Gaining A New Sense Of “We” In Ecuador

 

Tenth Graders from Democracy Prep Harlem High School traveled to Quito, Ecuador in February. Here, a scholar reflects on how the trip changed her world view.  

The Service Project
On the first morning of our Ecuador trip, my fellow scholars and I woke up early for our first day of service at an elementary school in Quito called Colonia Saint Lucia Alta. Minutes into our time on campus, the tour guide informed us that the school had been robbed recently of its electronic devices. This shocked me to no end because I couldn’t wrap my mind around why people would steal from an elementary school! However, this information motivated me to work hard for the children. Our goal was to help make the school as beautiful as possible to provide the kids with a learning space where they could feel safe, comfortable and proud of their school.

Our tasks in the school varied by groups: some cleaned the garden, lifted rocks, pulled weeds and garbage from the front of the building, painted the gate and walls of the school, and redecorated the areas we cleaned with flowers throughout the four days we did service. On the last day of service we were able to interact with the children for an hour and get to know them better, something that was more amazing than seeing the progress we made in the school. It was one of the most enlightening experiences I’ve ever had.

Getting Out Of My Comfort Zone
We spent our mornings volunteering with the school, but in the afternoon we had the opportunity to explore Ecuador which gave me many chances to push myself outside of my comfort zone, to try new things that I did not think that I could do.One of those things was learning how to ride a two-wheeled bike for the first time. Riding a bike beside my peers empowered me and made me believe that even though I thought I could not do something. If I tried I could make it happen.

On the last day of the trip, we went whitewater rafting, which was by far the most exciting thing I’ve ever done. Although I didn’t know how to swim, I was pushed into the river multiple times by friends and enjoyed every second of it.

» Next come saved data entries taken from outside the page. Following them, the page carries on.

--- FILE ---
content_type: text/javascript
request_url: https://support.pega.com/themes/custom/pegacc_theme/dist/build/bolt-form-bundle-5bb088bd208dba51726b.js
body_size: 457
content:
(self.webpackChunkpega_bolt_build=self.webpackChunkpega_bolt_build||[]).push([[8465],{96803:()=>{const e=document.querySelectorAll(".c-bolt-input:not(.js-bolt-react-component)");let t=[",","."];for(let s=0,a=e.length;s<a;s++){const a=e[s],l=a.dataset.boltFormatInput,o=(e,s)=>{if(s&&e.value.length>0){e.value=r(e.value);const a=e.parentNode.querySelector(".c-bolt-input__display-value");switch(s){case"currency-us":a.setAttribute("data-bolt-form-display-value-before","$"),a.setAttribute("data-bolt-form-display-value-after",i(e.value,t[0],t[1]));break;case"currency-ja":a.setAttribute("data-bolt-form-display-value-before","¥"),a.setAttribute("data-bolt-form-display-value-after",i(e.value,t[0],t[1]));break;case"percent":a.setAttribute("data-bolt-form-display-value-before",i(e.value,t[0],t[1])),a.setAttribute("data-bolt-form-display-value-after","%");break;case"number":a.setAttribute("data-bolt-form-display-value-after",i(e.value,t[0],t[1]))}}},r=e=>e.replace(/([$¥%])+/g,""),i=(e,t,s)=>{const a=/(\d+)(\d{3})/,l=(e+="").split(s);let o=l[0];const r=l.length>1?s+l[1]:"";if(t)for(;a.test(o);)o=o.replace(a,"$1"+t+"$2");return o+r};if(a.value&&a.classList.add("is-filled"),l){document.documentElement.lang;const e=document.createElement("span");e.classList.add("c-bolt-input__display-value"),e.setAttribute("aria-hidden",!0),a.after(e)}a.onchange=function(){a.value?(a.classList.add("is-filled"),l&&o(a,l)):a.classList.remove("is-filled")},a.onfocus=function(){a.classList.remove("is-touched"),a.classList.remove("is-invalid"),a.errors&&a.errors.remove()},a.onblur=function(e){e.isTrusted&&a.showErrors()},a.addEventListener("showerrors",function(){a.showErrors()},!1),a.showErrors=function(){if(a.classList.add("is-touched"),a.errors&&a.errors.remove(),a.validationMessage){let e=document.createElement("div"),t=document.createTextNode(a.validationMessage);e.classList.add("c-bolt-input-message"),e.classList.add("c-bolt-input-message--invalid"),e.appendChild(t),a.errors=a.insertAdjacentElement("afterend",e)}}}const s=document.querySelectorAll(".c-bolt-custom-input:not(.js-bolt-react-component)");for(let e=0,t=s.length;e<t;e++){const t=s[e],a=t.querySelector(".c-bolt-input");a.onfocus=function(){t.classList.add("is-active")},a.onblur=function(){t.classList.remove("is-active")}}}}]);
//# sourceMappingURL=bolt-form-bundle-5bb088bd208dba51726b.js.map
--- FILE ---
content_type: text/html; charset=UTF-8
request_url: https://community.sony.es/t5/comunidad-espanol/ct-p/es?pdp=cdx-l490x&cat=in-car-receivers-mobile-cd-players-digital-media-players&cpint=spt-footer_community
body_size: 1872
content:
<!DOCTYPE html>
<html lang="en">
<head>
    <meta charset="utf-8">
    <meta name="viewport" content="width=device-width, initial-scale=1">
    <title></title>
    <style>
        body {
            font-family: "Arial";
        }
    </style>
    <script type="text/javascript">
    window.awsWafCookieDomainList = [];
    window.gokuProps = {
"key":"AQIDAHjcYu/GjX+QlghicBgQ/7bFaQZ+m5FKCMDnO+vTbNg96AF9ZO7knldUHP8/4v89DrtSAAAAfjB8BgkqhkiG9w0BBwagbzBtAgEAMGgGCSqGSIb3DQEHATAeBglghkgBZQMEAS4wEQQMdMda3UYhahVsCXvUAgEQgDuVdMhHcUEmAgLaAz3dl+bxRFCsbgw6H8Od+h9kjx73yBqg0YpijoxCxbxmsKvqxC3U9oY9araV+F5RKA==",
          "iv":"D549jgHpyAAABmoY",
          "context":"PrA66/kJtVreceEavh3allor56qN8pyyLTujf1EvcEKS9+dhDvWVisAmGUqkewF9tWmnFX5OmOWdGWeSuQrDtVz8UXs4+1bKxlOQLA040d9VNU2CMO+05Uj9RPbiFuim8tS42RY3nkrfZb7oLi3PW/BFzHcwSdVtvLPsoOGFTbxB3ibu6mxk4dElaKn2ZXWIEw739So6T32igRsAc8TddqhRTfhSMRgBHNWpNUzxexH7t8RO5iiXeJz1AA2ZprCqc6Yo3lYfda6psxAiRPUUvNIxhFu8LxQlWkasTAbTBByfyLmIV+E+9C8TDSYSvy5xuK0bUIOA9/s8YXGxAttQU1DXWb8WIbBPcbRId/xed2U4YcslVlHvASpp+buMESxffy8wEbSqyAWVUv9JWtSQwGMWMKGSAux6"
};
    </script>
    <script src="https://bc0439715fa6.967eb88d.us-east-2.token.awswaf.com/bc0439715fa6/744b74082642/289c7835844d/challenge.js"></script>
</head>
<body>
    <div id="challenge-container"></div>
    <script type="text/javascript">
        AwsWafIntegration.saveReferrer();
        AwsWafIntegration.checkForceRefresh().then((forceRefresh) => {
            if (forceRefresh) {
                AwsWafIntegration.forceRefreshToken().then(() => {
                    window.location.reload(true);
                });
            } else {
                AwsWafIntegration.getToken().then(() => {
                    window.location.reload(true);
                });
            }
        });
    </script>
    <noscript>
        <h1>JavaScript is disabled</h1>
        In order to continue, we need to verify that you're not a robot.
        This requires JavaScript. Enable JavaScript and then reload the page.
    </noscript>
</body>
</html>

At the beginning of the trip, I was worried about rafting. I felt that because I didn’t know how to swim, something bad would happen. But after the many times where I had to get out of my comfort zone, the last day seemed almost easy.

We also explored a natural cave, rode a cable car, and climbed up steep steps of the Basilica del Voto Nacional church to the highest point of the 377-foot structure. I felt proud of the fact that we had all made it up the steps together despite the many people who had a fear of heights.

The Experience
My experience will stay with me for the rest of my life. I learned so many things about myself and the world. I learned that I can speak to different types of people, that it was okay to try new things, and that I am appreciative of all of the opportunities we have in the U.S.

For me, this trip did not end in Ecuador. I hope that we are able to continue the service that we started and pave the way for something bigger. This trip for me was a small step in my goal to change the world.

About the Author:
Kadiatou K.is a tenth-grade scholar at Democracy Prep Harlem High School. When she’s not traveling the world, she enjoys performing as a part of DPPS’s Korean Dance Group and exploring her potential as an actress in school plays.